Kitabı okurken sırf "Bak bak, iyi bak; birazdan napıcam" diye beni dürtsünler istiyorum.
Uyuz olsalar da ben okuduktan sonra "Sen yok musun... sen" diye bakacağım arkadaşım gibi yanımda otursunlar. Çekirdek çıtlarken yazarı çekiştirelim.

Bir de bir kere de olsa;
katil; yazar çıksın istiyorum.

*************

Dünyada hiçbirşey annenin " Bunlar dağınıklık yapıyor, atalım bunları" diyerek babanın 40 yıllık kitaplarını hoooop kolilemesi ama eski pijamaları "Lazım olur, yer bezi yaparız" diye saklaması kadar pratik olamaz. Kitapların bıraktığı tozlar, çizgili pijamalarla silinmişti.

23 Temmuz 2010 Cuma

İnsan olmak...

Tüm yemeklerini az az yiyen insanların " bugün kendime bir ziyafet çekeyim, kendimi bi ödüllendireyim" kaygısızlığı ile ben de " eh be vur g.tüne gitsin, ben de bugün istediğimi yazayım" hissiyatı içerisinde tuşlara basasım geldi.
üzerine de bir tatmin sigarası içerim, benden keyiflisi olmaz.

oto-kontrol dedikleri zımbırtı bendeki gibi rahatsız edici bir boyutta olduğunda zaman zaman Oz Büyücüsü'ndeki Teneke Adam gibi hissediyorum kendimi.
eh arada da eklem yerlerini yağlama, böyle vıcık vıcık olma isteği depreşiyor.
tatil dönüşü çenemin düşmesi gibi değişimler geçirip, normalde "anaaa bacağım 5 santim açıldı, ayıp" derken 3 gün işe sütyensiz özgürce gidebiliyorum.
Allah'tan kaybım yok, sosyalliğe karşı ördüğüm duvarıma o kadar çok tosladılar ki kimse boynumdan aşağısına bakamıyor.

Son birkaç günde başıma gelen olaylar çerçevesinde bu sayfaya herşeyi boşaltarak bir rahatlamak istedim.
muhattabım bu sayfa, kimseye bir mesajım yok.

"Olur" deyip de oldurmaya bile çalışmayan insanlar var ya, beni anlayışlı sanıyorlar ya...
Hepsi kanaatten kalacak.

Herşeyden şikayet edip, hayatlarını değiştirmeyen kişiler beni kızdırıyorlar.
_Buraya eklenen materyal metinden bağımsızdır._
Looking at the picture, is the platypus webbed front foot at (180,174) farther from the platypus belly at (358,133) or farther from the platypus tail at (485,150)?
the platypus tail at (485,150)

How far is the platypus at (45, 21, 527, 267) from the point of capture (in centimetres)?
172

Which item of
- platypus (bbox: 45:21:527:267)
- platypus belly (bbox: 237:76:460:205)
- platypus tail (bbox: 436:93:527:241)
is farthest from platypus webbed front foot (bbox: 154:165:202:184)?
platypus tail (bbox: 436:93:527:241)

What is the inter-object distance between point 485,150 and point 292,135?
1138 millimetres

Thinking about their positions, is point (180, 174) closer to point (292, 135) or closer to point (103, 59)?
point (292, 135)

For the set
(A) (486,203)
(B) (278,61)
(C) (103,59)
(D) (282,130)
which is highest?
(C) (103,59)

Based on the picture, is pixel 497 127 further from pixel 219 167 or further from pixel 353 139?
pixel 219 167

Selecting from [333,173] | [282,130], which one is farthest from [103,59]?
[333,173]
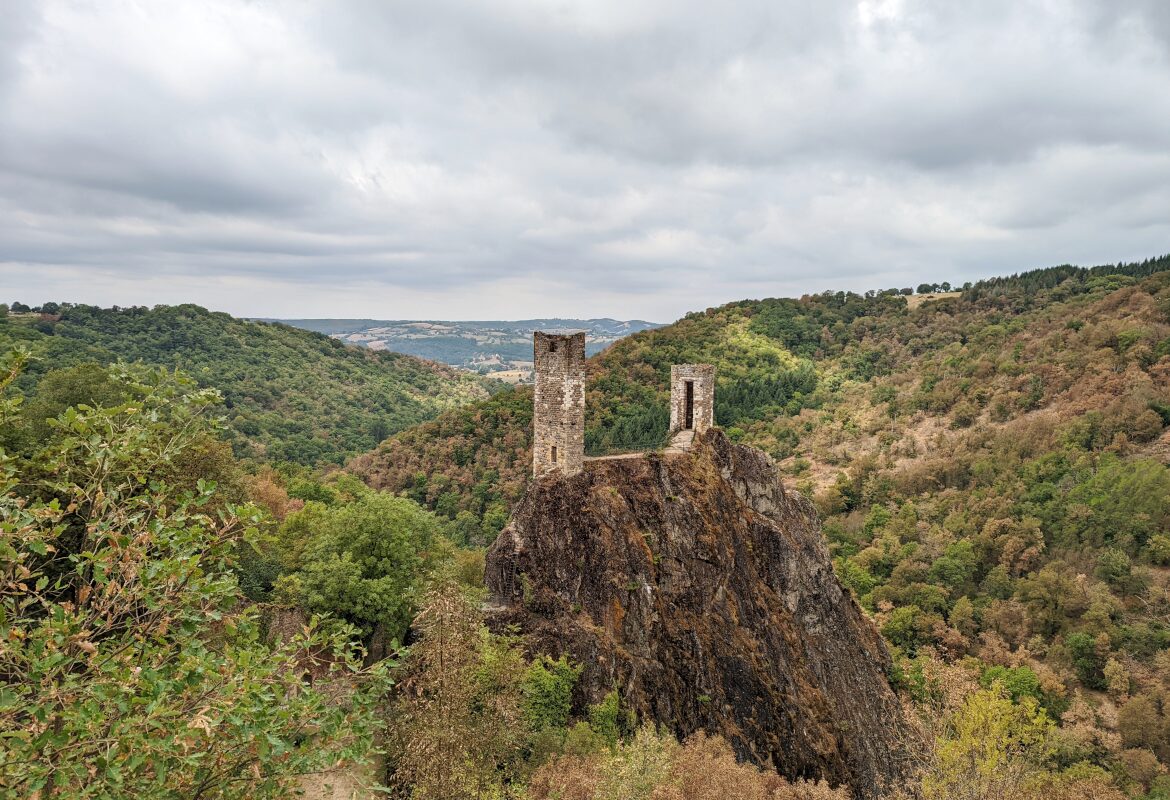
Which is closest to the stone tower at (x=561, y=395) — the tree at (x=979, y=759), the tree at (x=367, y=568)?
the tree at (x=367, y=568)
Oturduğum yerde şikayet ettiğim anlarda en çok kendime sinir oluyorum.

Konuşurken çevreme bakıp, hmm diye cevap veriyorsam, evet beni az önce bu diyalog içersinde kaybettin, gerçekten seni dinlemiyorum.

Evet günde en az yarım saat yalnız kalmaya ihtiyacım var. O sürede git bi dolan, gel.
Seni yine aynı derecede seviyorum.

Tanımadığım kişiler de olsa yanımda insanların cinsel ve dinsel tercihleri konusunda dalga geçersen, kızmam, tartışmam ama yanından uzağa giderim.

Kızarım, nadir de olsa küserim, hissettiğimi de söylerim.
ilgilenmiyorum demişsem gerçekten ilgilenmiyorumdur, altında bişey arama.

Karşımdaki deli olmadıkça insanlardan korkmuyorum,
(bakınız aksiyon almak) görüşmem, biter.

sonuçta çıkarılacak ders:
ben de insanım.

Tuvalete gittiğimde o dakikaları dünya sorunlarına çözüm arayarak geçirmiyorum.
sonuçta benim de ifa ettiğim tek birşey var.

neys...
sürç-i lisan ettiysek affola.
yarın yine saygıdeğer olurum.
ama şu an için......
oh be...


ben o sigarayı hakettim.
sonrasında ortadoğu sorununa çözüm arayacağım.

bitti...

20 Mayıs 2010 Perşembe

Tasavvuf felsefesini bilmeden, kitaptan pek hazetmeden, Şems ve Mevlana'nın aşkına "onlar gay'miş ya" diye bakan insanların aşkı değil benim aşkım.
Ne de olsa aşk dediğin; dokunmadır, öpüşmedir, çarşafları buruş buruş etmektir çoğunluk için.

"Aşık oldum" cümlesini çerez gibi yeriz, çitleriz, atarız sonra kabuğunu kenara.
Oysa ki ne naif birşeydir.
Anlayan için tek kaşın kalkışında, farkında olmadan gözünü dikip bakmada, "of ya yanlış birşey söylemedim umarım şimdi, rezil olmadım di mi" endişesinin içindedir.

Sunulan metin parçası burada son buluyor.